EXCERPTED PASSAGE:
::::::
Re: Machine Learning With Cassandra

Posted by "Adaryl \"Bob\" Wakefield, MBA" <ad...@hotmail.com>.

Yes I remember this conversation. That was when I was just first stepping into this stuff. My current understanding is:
Storm = Stream and micro batch
Spark  = Batch and micro batch

Micro batching is what gets you to exactly once processing semantics. I’m clear on that. What I’m not clear on is how and where processing takes place.

I also get the fact that Spark is a faster execution engine than MapReduce. But we have Tez now..except, as far as I know, that’s not useful here because my data isn’t in HDFS. People seem to be talking quite a bit about Mahout and Spark Shell but I’d really like to get this done with a minimum amount of software; either Storm or Spark but not both.  

Trident ML isn’t distributed which is fine because I’m not trying to do learning on the stream. For now, I’m just trying to do learning in batch and then update parameters as suggested earlier.

Let me simply the question. How do I do distributed machine learning when my data is in Cassandra and not HDFS? I haven’t totally explored mahout yet but a lot of the algorithms run on MapReduce which is fine for now. As I understand it though, MapReduce works on data in HDFS correct?
::::::
DATA RECORDS:

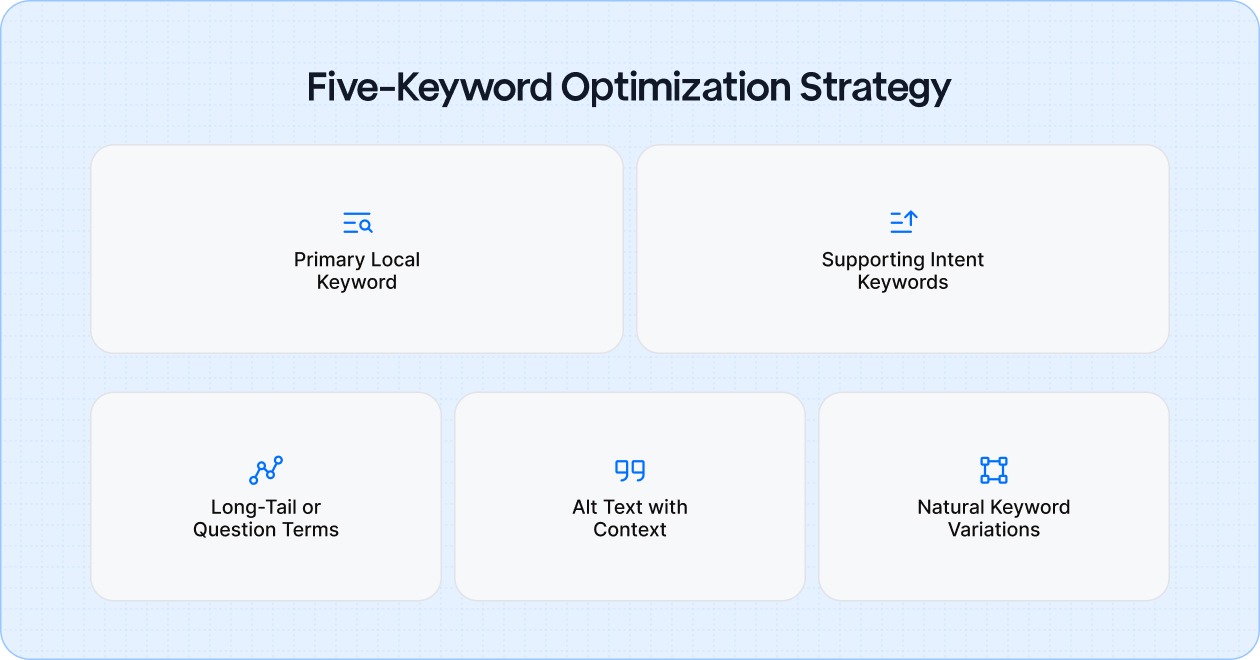 Five-Keyword Optimization Strategy

Primary Local Keyword

Supporting Intent Keywords

Long-Tail or Question Terms

Alt Text with Context

Natural Keyword Variations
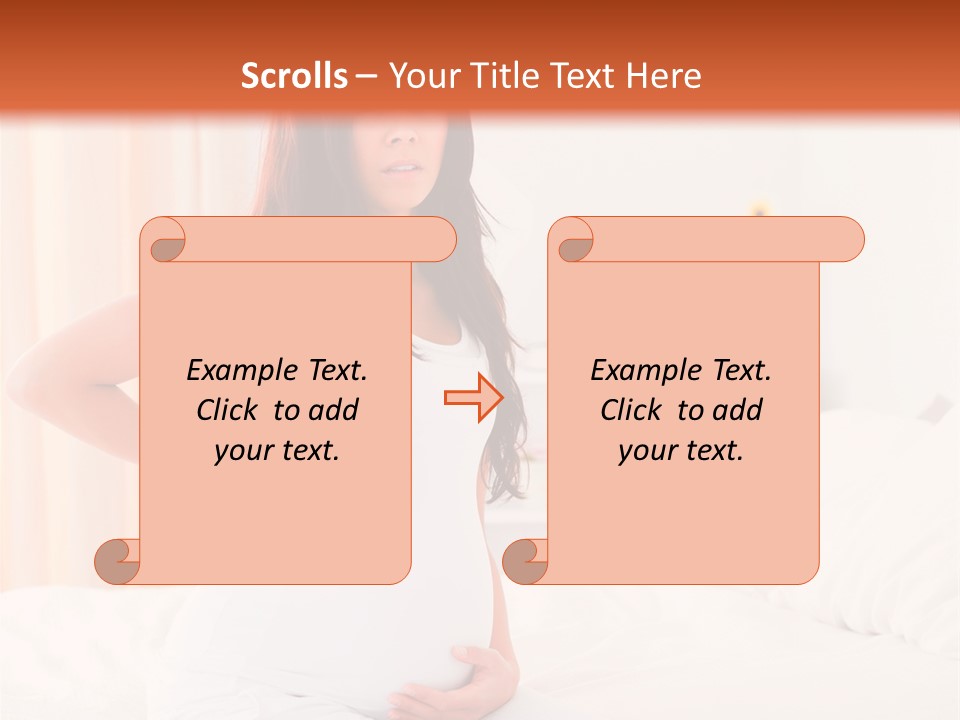 Scrolls – Your Title Text Here

Example Text. Click to add your text.

Example Text. Click to add your text.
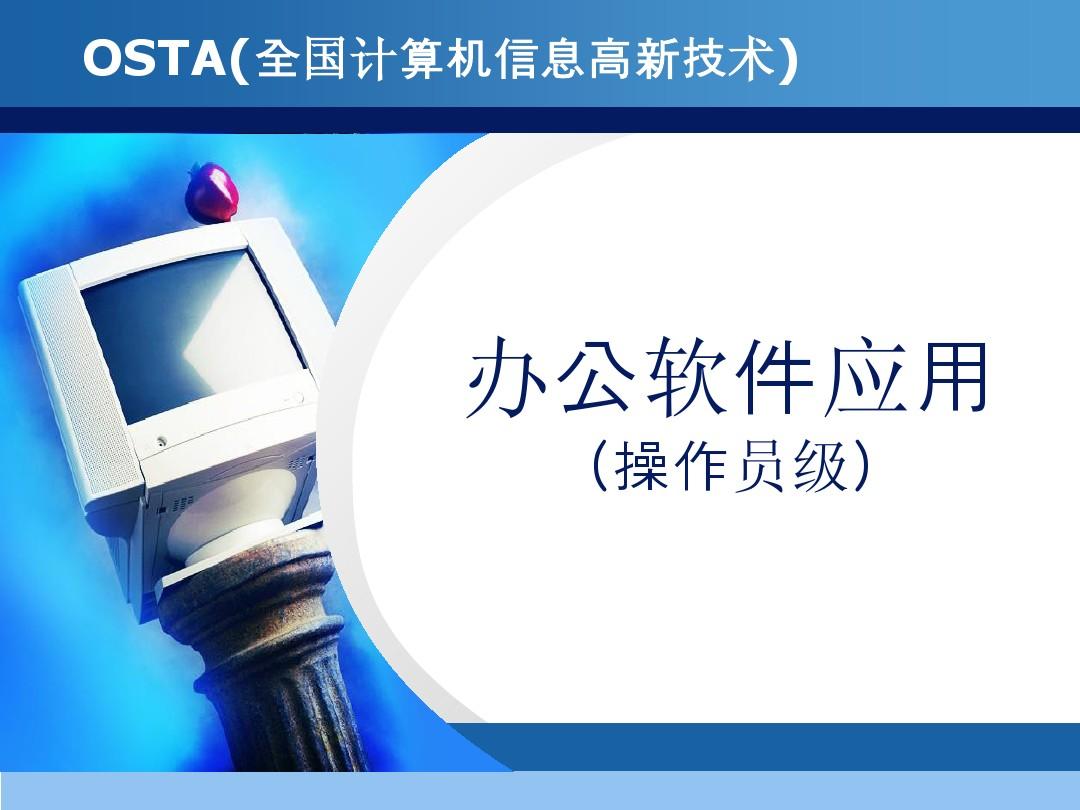 OSTA(全国计算机信息高新技术)

办公软件应用
(操作员级)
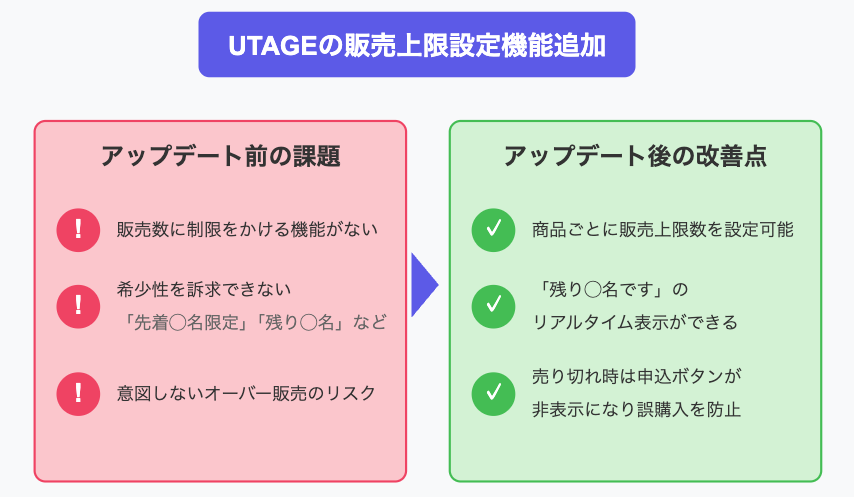 UTAGEの販売上限設定機能追加

アップデート前の課題

!
販売数に制限をかける機能がない

!
希少性を訴求できない
「先着〇名限定」「残り〇名」など

!
意図しないオーバー販売のリスク

アップデート後の改善点

✓
商品ごとに販売上限数を設定可能

✓
「残り〇名です」の
リアルタイム表示ができる

✓
売り切れ時は申込ボタンが
非表示になり誤購入を防止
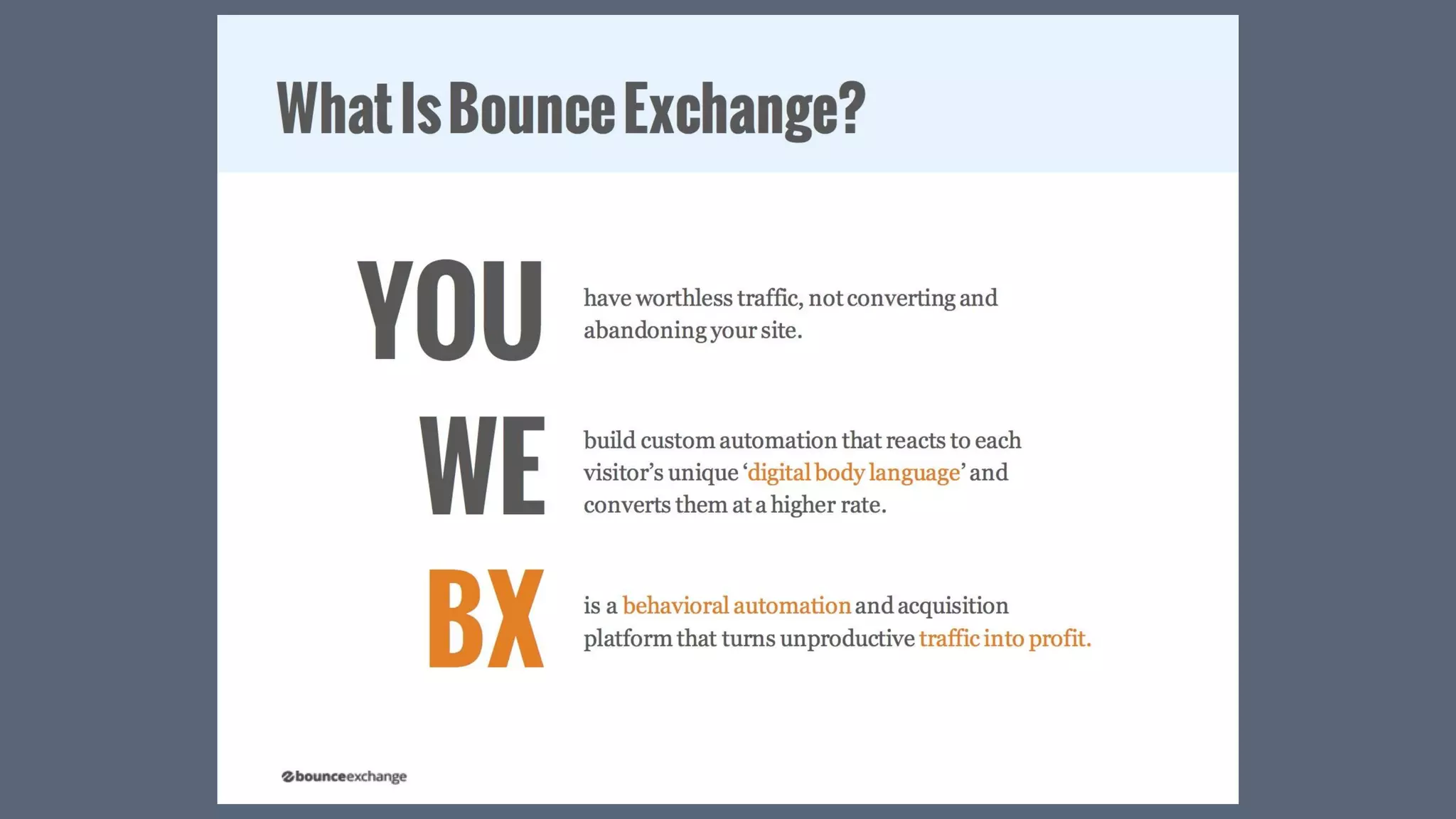 What Is Bounce Exchange?

YOU have worthless traffic, not converting and abandoning your site.

WE build custom automation that reacts to each visitor's unique 'digital body language' and converts them at a higher rate.

BX is a behavioral automation and acquisition platform that turns unproductive traffic into profit.

bounceexchange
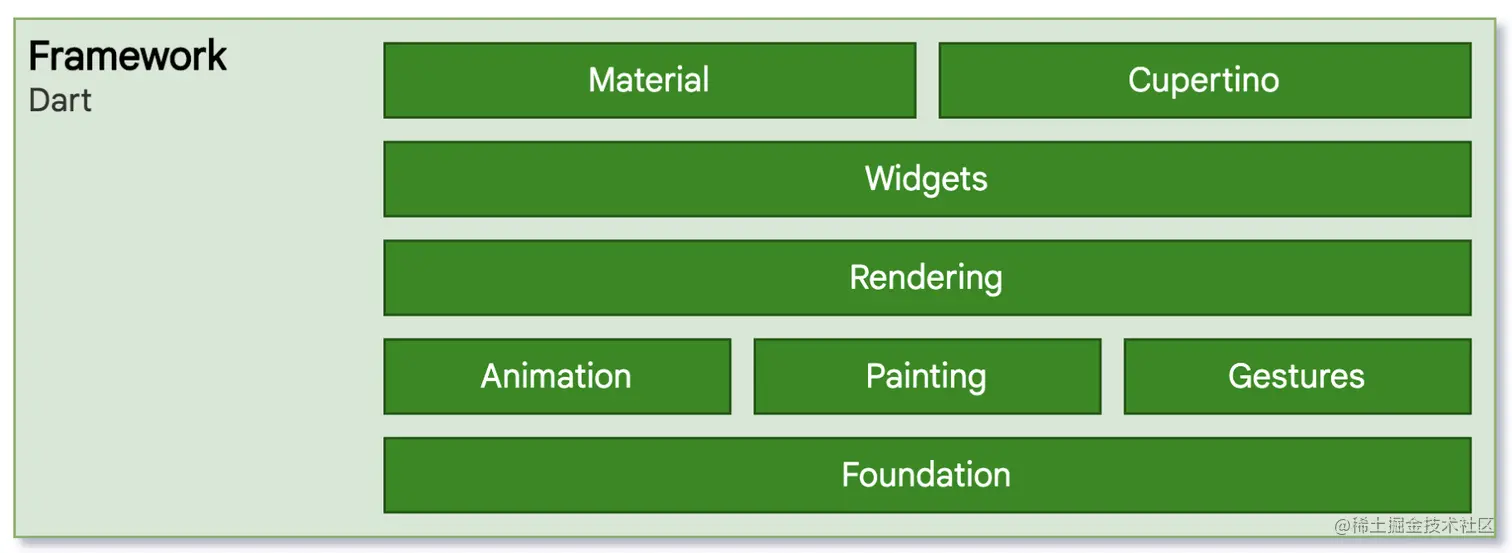 Framework
Dart

Material
Cupertino

Widgets

Rendering

Animation
Painting
Gestures

Foundation

@稀土掘金技术社区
::::::
ACTIVITY LIST:
a - List each kind of processing that the forum post's two-line summary assigns to Storm or Spark.
b - Reproduce word for word the stretch of the forum post that opens with the words containing "I also get the" and closes with "but not both.".
Please answer using only the forum post and not the data.

SOLUTIONS TO EACH TASK:
a - Stream, micro batch, batch

b -
I also get the fact that Spark is a faster execution engine than MapReduce. But we have Tez now..except, as far as I know, that’s not useful here because my data isn’t in HDFS. People seem to be talking quite a bit about Mahout and Spark Shell but I’d really like to get this done with a minimum amount of software; either Storm or Spark but not both.